Data records:
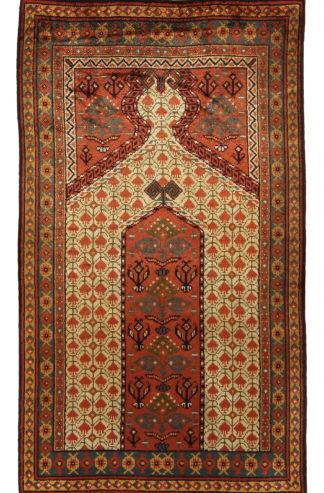 Antique Afghan Bashir 3x5 Silk Rust Prayer Rug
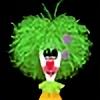 JasonWCC's avatar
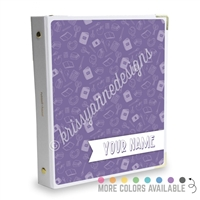 Signature KAD Sticker Binder - 2020 School Days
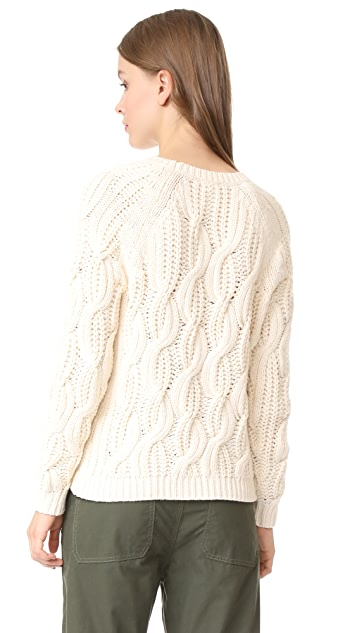 Soft Joie Candessa Sweater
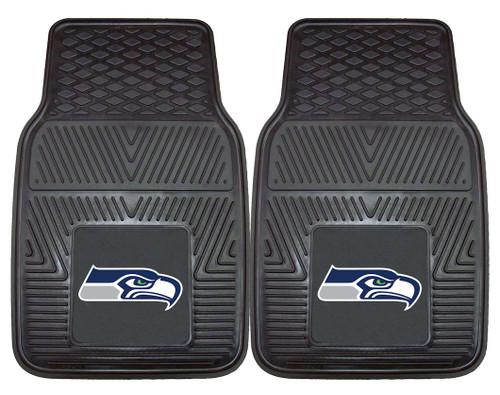 Seattle Seahawks Heavy Duty Vinyl Front Seat 2 Piece Car Mat Set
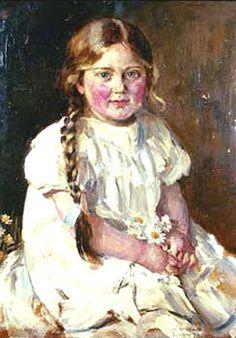 JOAQUÍN SOROLLA: portrait of a girl
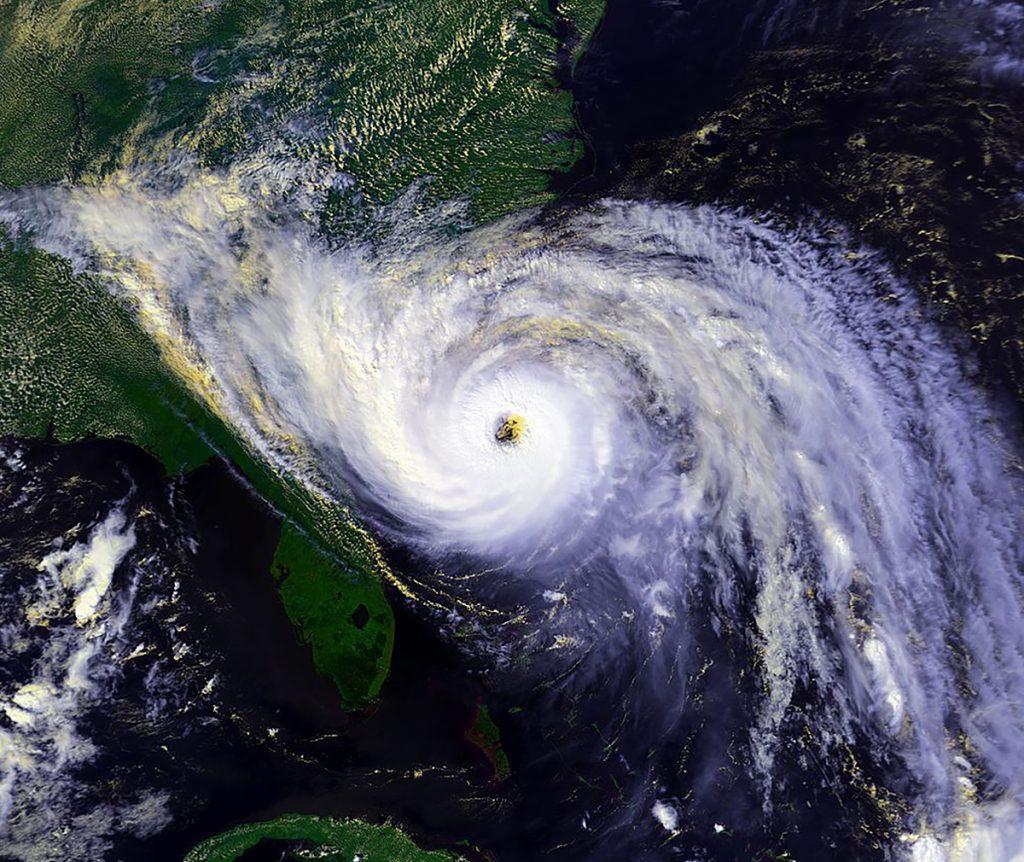 Image of Hurricane Hugo 1989 September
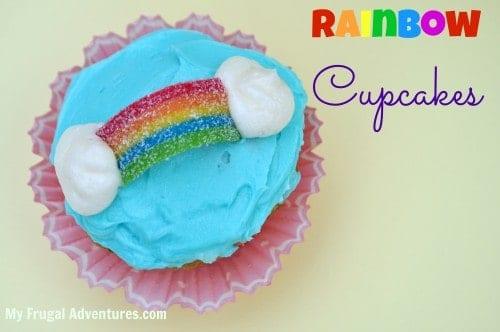 Rainbow-Cupcakes-Recipe-500x332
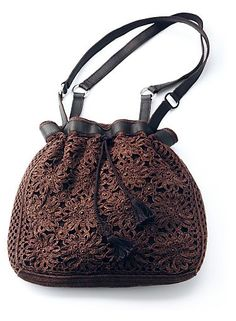 1000+ ideas about Knit \u0026amp; Crochet Handbag Inspiration on Pinterest ...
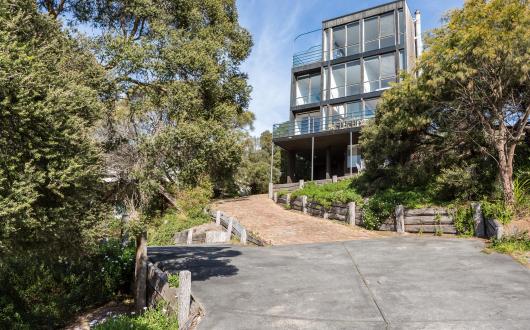 The Blairgowrie Glasshouse: 360 views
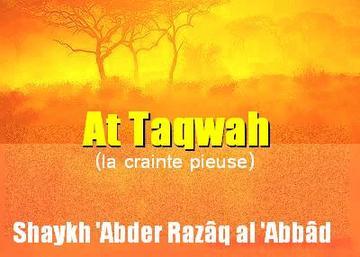 Taqwah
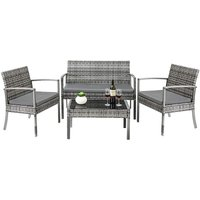 BAMNY 4PCS Rattan Garden Furniture Set, Outdoor Wicker Garden Table and Chairs with Seat Cushion Tempered Glass Coffee Table for Balcony Patio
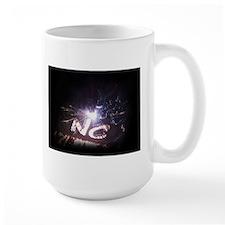 Mug Fulla Plasma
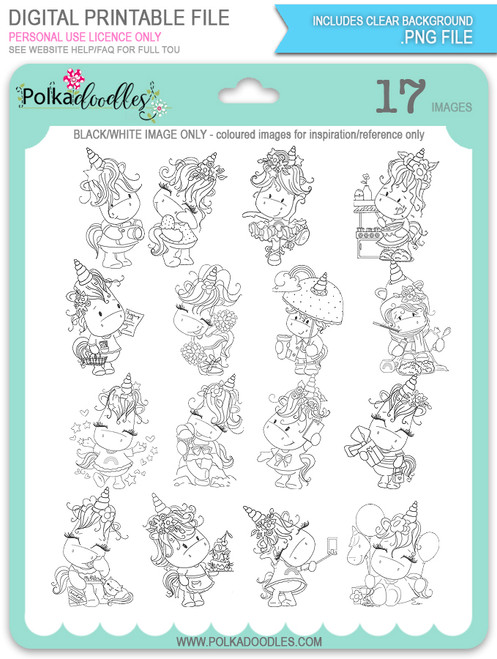 Sparkle Unicorn digital Stamps black/white - digital download bundl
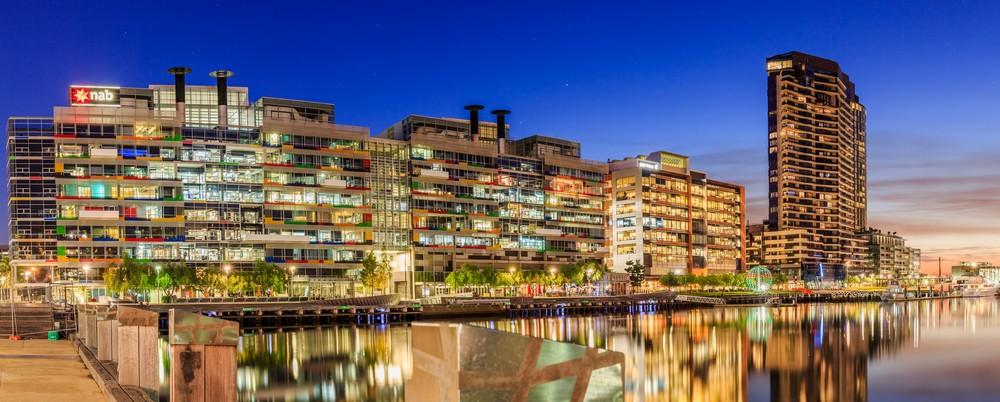 Docklands Victoria Australia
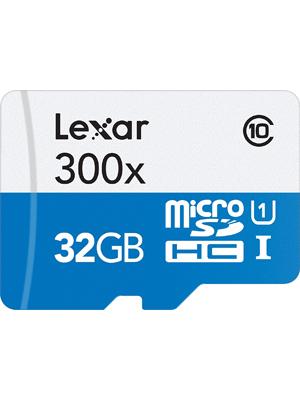 Lexar MicroSDHC 300x 32GB Flash Memory Card LSDMI32GBBNL300A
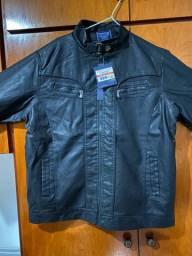 Jaquetas em couro feminina e masculina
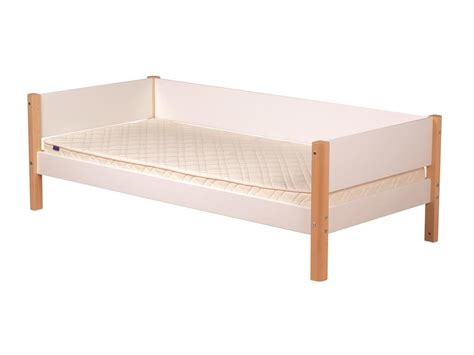 bett flexa flexa hintere absturzsicherung f 252 r 190cm bett flexa white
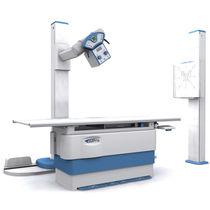 Sistema de radiografía / digital / para radiografía polivalente / con sistema Bucky
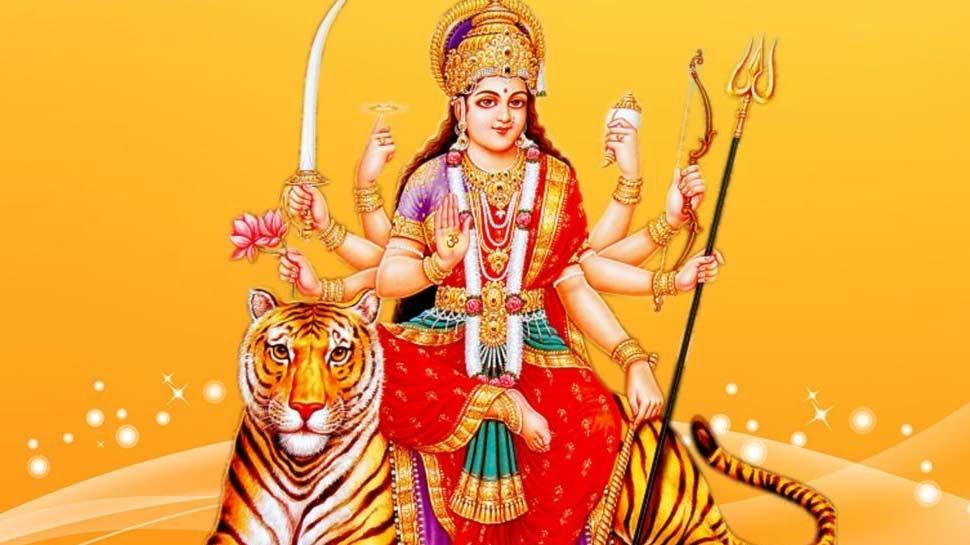 Goddess Durga Navratri 2018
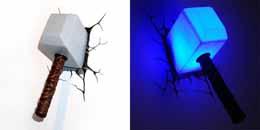 disney la reine des neiges veilleuse go glow luciole la. Black Bedroom Furniture Sets. Home Design Ideas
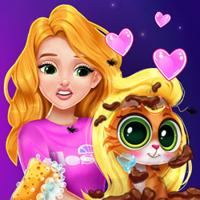 Blonde Princess Kitty Rescue Online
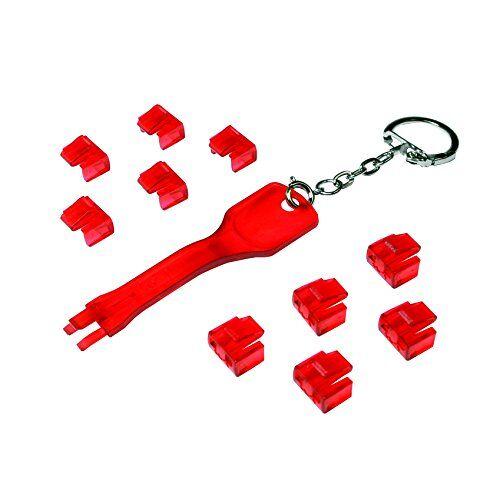 MP0042 Logilink RJ45 1 poort x 10 sloten 1 sleutel 10 sloten rood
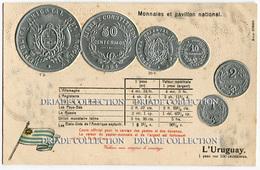 CARTOLINA CON RAPPRESENTAZIONE RILIEVO MONETE MONNAIES ET PAVILLON NATIONAL URUGUAY PESO - Monete (rappresentazioni)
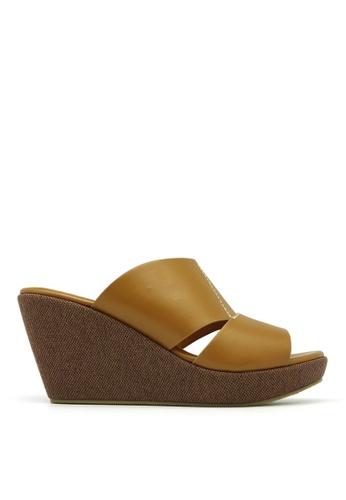 Carlo Rino brown Carlo Rino 333000-244-05 Sandal Wedges Platform (Brown) C1767SH6B5F22AGS_1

Aim of the task: Restrict the output to the lines from the one with "CARTOLINA CON RAPPRESENTAZIONE" through the last line of the material above. Print them exactly, leaving out every picture.

Response to this exercise:
 CARTOLINA CON RAPPRESENTAZIONE RILIEVO MONETE MONNAIES ET PAVILLON NATIONAL URUGUAY PESO - Monete (rappresentazioni)
 Carlo Rino brown Carlo Rino 333000-244-05 Sandal Wedges Platform (Brown) C1767SH6B5F22AGS_1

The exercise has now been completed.